Okaloosa plans to issue RFP to banks willing to loan $20 million to replace emergency communications equipment
CRESTVIEW —Okaloosa County officials plan to issue a request for proposals to banks that will compete for the right to loan the county a projected $20 million for the replacement of inadequate emergency services communications equipment.
That plan received the County Commission’s unanimous approval Tuesday. County officials intend to pay off the loan with local option half-cent sales tax revenue.
The purpose of the county’s emergency services communications system is to provide communication between various agencies such as the sheriff’s office, emergency medical services, corrections and emergency management, Commissioner Graham Fountain said.
But, “The current system has become obsolete,” he said, adding that having fully capable communications equipment is just as crucial as paying the county employees.
Bringing the county-wide communications system up to date with the latest reach and technological improvements will include the installation of a new public safety land mobile radio system, according to county information.
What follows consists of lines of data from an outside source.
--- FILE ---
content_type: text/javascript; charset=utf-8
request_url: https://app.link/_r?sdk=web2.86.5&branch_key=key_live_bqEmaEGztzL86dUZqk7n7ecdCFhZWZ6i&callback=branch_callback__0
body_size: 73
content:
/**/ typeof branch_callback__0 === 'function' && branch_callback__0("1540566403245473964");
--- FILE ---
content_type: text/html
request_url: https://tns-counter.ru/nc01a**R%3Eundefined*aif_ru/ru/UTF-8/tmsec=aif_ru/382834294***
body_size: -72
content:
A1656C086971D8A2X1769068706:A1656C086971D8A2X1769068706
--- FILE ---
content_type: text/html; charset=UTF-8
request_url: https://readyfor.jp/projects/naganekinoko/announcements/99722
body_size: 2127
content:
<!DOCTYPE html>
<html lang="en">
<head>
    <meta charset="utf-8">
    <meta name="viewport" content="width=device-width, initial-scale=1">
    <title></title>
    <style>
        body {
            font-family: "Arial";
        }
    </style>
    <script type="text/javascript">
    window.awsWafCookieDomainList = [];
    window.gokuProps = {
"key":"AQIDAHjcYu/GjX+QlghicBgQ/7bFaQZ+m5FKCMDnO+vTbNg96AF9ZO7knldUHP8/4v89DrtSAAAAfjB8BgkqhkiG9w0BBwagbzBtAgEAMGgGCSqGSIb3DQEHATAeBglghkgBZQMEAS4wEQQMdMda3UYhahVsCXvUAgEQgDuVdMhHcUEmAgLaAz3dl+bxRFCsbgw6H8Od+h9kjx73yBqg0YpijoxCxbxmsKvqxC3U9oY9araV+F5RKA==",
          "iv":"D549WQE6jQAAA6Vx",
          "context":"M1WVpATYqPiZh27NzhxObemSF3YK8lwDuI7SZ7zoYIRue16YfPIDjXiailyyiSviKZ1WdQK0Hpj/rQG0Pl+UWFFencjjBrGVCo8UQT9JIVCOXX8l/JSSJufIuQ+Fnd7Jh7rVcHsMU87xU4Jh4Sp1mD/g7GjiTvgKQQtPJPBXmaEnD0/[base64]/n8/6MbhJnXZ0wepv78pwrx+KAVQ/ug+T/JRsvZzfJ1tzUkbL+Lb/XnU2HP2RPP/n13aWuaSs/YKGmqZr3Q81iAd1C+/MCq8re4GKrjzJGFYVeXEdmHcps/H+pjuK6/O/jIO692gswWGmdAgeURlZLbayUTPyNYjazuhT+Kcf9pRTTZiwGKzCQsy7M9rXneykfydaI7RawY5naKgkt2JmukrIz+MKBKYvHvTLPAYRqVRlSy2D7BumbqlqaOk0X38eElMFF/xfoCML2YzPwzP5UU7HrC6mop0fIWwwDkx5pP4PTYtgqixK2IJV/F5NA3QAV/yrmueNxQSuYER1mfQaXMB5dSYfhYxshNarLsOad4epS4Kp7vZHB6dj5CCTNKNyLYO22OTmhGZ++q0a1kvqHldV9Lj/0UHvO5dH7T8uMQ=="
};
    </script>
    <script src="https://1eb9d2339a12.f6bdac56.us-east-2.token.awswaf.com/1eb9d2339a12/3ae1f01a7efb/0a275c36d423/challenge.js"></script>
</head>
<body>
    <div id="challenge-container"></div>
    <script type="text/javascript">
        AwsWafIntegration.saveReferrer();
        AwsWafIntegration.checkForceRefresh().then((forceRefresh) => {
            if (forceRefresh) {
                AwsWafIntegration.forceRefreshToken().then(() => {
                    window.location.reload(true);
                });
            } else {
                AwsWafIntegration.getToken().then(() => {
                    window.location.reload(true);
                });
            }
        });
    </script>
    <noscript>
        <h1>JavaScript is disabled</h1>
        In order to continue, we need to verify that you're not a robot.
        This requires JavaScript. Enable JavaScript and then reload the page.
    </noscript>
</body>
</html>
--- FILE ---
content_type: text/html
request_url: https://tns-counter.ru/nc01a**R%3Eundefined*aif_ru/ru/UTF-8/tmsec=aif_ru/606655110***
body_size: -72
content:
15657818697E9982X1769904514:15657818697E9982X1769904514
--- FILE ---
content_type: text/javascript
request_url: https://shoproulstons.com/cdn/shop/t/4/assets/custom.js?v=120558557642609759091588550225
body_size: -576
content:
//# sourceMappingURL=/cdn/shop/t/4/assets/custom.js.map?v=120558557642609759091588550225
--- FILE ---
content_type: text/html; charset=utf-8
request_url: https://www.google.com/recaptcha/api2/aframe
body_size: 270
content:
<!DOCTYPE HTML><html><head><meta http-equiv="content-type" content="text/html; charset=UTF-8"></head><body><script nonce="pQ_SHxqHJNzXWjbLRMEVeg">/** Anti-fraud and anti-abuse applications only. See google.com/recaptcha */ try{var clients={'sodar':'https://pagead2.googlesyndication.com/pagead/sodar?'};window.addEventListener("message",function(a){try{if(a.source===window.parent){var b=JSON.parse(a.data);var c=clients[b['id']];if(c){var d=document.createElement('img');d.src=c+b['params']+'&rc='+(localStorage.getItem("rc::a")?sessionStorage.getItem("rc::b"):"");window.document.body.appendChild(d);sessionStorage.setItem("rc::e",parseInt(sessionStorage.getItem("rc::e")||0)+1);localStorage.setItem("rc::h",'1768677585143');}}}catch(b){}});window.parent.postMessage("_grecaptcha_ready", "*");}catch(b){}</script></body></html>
The radio system includes radio base stations, antennas, cabling and at least one communications tower.
“You have gaps in coverage of this area,” County Administrator John Hofstad said. “Having a robust communications system in the county has been public safety’s No. 1 issue.”
Including the issuance cost and an anticipated interest rate of 3%, the county would responsible for a total loan debt of a little more than $23 million.
Loan proposals from banks who respond to the RFP are due Aug. 14, and an institution recommended by county staff could be ready for the commission’s approval in November.
In response to a question from Commissioner Carolyn Ketchel, Deputy County Administrator of Operations Craig Coffey said the new communications system could remain viable for at least 15 years and possibly up to 25 years.
In other business Tuesday, the commission unanimously agreed to permanently allow the sale of alcoholic beverages between 7 a.m. and 4 a.m. the next morning, each day of the week, at businesses in the unincorporated areas.
Based on a suggestion from Ketchel, those hours were temporarily put in place in early May to benefit senior citizens who shopped at stores that provided very early, seniors-only shopping periods in light of the coronavirus crisis.
The county’s previous starting times for the sale of alcoholic beverages were 8 a.m. Monday through Saturday and 1 p.m. on Sunday.
The now-permanent hours match up more with those set by most of the county’s larger municipalities.